Car insurance prices continued to rise over the last year, but hikes were tempered by a fall over the past three months, according to the AA's latest British Insurance Premium Index.

Over the year ending 31 March, the AA reported a 7.7% rise – the smallest 12-month increase since 2008.

While still higher than inflation, it is significantly less than the record 40.1% annual increase recorded in April last year.

Combined buildings and contents insurance prices rose by 7.6%.

Car insurance rises

While the cost of car insurance was up over the year, over the three months ending 31 March, it fell by 1.1% to a typical £1,132.

The average price on comparison sites over the three months ending 31 March also fell by 4.3% to £737.

The AA doesn't believe that this is the start of a downward trend.

Simon Douglas, director of AA Insurance, says "I can't see this drop in premiums being sustainable for long. My fear is that if prices do continue to drop, we'll see a repeat of 2009, when industry losses led to premiums suddenly rocketing up following a long period of little movement."

Men aged 17-22 saw their premiums fall by almost 1% over the quarter, although those for young women increased by 4.8%.

From December 2012, a European Court of Justice ruling means insurers will no longer be able to use gender as a means of calculating insurance premiums. The AA says young women can expect to see premium increases of up to 25% after this comes into force, although it looks like this trend has already begun.

Home insurance rises

Over the year to 31 March, buildings cover rose by 7.1%, contents by 3.7%.

The index for the first three months of the year shows the cost of buildings cover increased by 0.5% to £181 while for contents cover, the premiums dropped by 1.7% to £109.

The premium for a combined policy increased by 1.5% to £260.

Douglas says that while the premium increases of the past couple of years, particularly for buildings insurance, appear to have ended, insurers remain concerned about the effects of severe weather events on homes, which could push prices up further.

How to slash insurance costs

There are ways to cut your insurance costs, here's what you can do:

Step 1: Use price comparison sites. These utilise a host of insurers' and brokers' websites to find you the cheapest deal based on what you require.

However, no site lists every provider so the key is to combine searches to give yourself the widest range.

Also note that Aviva and Direct Line do not appear on comparison sites so, if you've time, search their sites to add to your comparison.

Step 2: Grab cashback. Once you know the cheapest provider, check whether you can grab any money back via a cashback website.

Step 3: Remember next year. Just because you got a cheap quote this year, doesn't mean you will next year. Diarise a note six weeks before your renewal so you don't end up paying your insurer's expensive renewal price.

However, if you have a medical condition, have a high claims history, if you are sharing a home with friends, or if you have any other complex issues, comparison sites may not offer the cheapest policies.

If you can't find a decent quote, use a broker. You can normally find one via the British Insurance Brokers' Association (Biba) website.

▶ [ABOUT THIS EXERCISE]: Rewrite the paragraph of the insurance prices article that begins "From December 2012" as a short list, keeping its main facts. Rely on the insurance prices article alone.

▶ [SUPPLIED ENTRIES]:
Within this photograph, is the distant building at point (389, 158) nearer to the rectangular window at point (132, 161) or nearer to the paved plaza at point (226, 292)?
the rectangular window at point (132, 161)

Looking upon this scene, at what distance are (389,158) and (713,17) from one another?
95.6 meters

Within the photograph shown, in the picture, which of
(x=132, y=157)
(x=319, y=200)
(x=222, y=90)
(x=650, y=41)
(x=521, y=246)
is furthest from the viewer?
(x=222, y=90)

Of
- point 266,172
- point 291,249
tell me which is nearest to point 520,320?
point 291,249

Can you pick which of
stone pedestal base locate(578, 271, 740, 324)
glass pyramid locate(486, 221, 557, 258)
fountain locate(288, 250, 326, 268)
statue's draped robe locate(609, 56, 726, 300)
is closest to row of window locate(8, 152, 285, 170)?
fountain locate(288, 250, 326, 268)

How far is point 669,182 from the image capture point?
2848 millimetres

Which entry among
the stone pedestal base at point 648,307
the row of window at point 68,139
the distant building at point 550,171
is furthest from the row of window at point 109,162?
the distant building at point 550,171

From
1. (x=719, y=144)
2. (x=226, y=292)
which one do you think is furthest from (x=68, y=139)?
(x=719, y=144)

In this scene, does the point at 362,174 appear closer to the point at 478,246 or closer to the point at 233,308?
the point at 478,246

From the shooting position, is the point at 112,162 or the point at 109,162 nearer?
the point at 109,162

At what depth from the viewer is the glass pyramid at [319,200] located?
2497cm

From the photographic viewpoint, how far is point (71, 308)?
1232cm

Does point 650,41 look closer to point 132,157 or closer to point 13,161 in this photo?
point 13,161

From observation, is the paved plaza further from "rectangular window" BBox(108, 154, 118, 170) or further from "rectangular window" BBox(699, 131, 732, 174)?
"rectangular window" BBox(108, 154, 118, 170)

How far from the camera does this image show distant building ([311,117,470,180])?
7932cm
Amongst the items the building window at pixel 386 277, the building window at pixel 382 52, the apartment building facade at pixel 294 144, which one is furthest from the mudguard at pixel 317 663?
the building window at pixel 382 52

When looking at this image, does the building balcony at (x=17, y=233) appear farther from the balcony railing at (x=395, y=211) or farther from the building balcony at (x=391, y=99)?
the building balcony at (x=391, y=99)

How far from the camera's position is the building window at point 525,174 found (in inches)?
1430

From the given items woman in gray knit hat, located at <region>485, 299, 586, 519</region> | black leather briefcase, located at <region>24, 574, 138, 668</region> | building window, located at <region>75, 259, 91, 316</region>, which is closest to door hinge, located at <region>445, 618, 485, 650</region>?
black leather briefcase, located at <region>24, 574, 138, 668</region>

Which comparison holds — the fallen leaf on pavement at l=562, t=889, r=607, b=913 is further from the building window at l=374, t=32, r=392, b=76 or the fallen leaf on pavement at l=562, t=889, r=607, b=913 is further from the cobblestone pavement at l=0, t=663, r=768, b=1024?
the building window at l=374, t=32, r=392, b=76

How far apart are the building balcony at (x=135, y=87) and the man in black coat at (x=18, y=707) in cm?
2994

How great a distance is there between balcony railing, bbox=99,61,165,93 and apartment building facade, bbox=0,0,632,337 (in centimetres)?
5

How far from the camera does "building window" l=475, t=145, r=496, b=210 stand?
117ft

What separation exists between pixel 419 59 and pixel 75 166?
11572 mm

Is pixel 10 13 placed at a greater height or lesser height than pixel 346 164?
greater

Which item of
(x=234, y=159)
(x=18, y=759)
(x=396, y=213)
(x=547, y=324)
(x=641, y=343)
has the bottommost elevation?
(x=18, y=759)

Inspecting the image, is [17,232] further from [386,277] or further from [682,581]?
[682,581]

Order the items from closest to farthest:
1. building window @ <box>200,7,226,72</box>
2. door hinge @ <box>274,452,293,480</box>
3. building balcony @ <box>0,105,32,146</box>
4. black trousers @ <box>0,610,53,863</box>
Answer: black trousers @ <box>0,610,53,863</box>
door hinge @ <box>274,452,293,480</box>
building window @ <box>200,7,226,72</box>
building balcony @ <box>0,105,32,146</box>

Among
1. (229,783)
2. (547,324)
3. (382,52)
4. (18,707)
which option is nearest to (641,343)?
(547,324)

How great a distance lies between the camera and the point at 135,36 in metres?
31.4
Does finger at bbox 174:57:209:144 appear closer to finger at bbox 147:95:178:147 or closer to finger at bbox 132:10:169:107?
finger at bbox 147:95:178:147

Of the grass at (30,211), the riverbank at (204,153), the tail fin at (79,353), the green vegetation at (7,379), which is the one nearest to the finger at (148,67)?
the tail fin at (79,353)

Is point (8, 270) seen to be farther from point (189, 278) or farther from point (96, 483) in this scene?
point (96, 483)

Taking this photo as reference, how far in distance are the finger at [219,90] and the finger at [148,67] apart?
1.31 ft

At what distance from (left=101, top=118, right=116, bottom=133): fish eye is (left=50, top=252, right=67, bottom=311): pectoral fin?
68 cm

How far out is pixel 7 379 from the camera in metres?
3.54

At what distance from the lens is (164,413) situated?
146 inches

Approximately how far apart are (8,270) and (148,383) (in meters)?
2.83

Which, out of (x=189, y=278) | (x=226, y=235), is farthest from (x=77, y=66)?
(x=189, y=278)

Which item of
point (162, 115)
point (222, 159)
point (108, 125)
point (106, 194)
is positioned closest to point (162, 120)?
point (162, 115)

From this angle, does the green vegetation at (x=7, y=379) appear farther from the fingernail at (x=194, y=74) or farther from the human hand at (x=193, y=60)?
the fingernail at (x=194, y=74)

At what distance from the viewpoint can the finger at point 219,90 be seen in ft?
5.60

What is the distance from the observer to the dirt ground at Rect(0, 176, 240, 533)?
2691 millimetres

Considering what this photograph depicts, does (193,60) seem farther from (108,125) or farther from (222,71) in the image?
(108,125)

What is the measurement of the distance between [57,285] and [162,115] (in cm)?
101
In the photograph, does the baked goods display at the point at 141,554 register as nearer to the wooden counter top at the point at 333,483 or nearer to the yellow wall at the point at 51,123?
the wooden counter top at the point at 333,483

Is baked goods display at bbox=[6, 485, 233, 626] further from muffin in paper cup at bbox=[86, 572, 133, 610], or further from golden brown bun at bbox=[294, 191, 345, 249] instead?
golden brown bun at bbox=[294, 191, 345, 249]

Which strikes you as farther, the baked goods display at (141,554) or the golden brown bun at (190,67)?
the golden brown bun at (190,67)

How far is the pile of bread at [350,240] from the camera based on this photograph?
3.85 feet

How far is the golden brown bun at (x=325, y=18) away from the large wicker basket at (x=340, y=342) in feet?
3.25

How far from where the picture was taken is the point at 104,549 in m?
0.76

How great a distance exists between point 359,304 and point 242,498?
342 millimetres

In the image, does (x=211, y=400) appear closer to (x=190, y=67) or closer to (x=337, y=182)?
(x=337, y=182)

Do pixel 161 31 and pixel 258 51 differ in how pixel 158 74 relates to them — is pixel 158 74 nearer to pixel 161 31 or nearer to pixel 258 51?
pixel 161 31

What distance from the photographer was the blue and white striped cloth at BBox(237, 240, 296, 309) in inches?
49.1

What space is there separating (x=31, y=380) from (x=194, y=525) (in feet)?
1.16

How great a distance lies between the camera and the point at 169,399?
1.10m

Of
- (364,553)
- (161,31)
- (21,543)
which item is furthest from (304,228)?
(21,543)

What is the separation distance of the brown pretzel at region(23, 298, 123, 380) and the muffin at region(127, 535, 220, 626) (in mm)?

▶ [RESPONSE FOR THIS EXERCISE]:
- From December 2012, a European Court of Justice ruling bars insurers from using gender to calculate insurance premiums.
- The AA says young women can expect premium increases of up to 25% once the ruling takes effect.
- This trend appears to have already begun.